Hemos pensado una serie de recorridos, y una puesta en escena, pero no de manera escenográfica, aunque suene paradójico”, explica Marcela Furlani, y agrega: “Va a ser un recorrido donde el espectador va a poder ir estableciendo relaciones y filtraciones entre las distintas áreas de la exposición, ya que Eduardo ha sido una persona sumamente metódica y con un espectro de pasiones culturales que han sido medulares y que atravesaban las cosas que iba viviendo”.

La muestra no solo tiene obras de Eduardo, sino también una cantidad de piezas documentales, algunas de información inmediata que testimonian trabajos públicos y situaciones en el ámbito docente, “por lo que vamos a tener proyectando en forma permanente durante todo el transcurso de la exposición un microcine, que va a estar poniendo en evidencia ese mundo privado a través de una cartelera que ha diseñado Griselda Serresone Roo.
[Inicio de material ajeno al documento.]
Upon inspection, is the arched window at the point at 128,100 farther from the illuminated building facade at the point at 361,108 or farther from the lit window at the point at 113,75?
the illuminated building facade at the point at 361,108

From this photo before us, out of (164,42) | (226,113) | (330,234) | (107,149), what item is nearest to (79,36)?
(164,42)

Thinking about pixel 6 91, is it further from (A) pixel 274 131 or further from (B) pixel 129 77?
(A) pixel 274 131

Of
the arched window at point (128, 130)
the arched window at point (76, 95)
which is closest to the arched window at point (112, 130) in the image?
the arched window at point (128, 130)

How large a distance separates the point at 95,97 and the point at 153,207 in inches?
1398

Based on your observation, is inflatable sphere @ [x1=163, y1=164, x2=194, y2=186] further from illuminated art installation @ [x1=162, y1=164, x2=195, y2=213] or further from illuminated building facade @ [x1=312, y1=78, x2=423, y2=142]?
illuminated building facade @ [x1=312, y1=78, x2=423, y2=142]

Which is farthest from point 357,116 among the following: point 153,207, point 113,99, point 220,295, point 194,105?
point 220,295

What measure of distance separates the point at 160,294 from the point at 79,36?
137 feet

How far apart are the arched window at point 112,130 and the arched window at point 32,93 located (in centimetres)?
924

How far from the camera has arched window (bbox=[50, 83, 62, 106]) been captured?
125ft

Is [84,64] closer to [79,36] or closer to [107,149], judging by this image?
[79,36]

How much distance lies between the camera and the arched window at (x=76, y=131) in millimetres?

Vamos a tener acceso a la banda sonora que formó parte de su vida y otras cuestiones vinculadas a la literatura”, adelanta, y agrega: “No solo son piezas de dibujos de Eduardo sino también de su padre, que fue artista plástico, y de Joaquín ‘Quino’ Lavado, que fue su primo”, concluye.

Obra
Obra

Si bien la muestra inaugura el miércoles 9 no tiene fecha de cierre, y está la confirmación de que permanecerá abierta durante el verano, por lo que se estima que se podrá visitar hasta febrero.

Sinopsis biográfica

Eduardo Tejón (1949-2010) egresó como Profesor de Bellas Artes de la Universidad Nacional de Cuyo. Ejerció la docencia en la misma casa de estudios, en la Universidad Nacional de San Juan y de manera particular en su taller.

Participó en numerosas exposiciones colectivas y realizó muestras individuales en Mendoza y Buenos Aires. Obtuvo diversas distinciones en Dibujo, entre ellas el Primer Premio VIII Bienal Provincial de Artes Plásticas de 1982 y el Primer Premio Adquisición de Dibujo en Salón Vendimia de Mendoza en 1980. Fue invitado como representante de Argentina en la 2° Bienal de Arte en La Habana, Cuba, en 1986.

obra
obra

También incursionó en el campo de la pintura mural en Mendoza, donde destaca el mural encargado para la Facultad de Ciencias Políticas y Sociales (UNCuyo), además de otros en la provincia de San Juan y en la ciudad de La Paz, Bolivia.

En 1992 realizó su última muestra individual en Mendoza (Dirección de Turismo y Cultura) y en Buenos Aires (Palais de Glace). Su obra integra las colecciones del Museo Provincial Emiliano Guiñazú-Casa de Fader, el Museo Municipal de Arte Moderno de Mendoza, y también colecciones privadas en Argentina y el extranjero.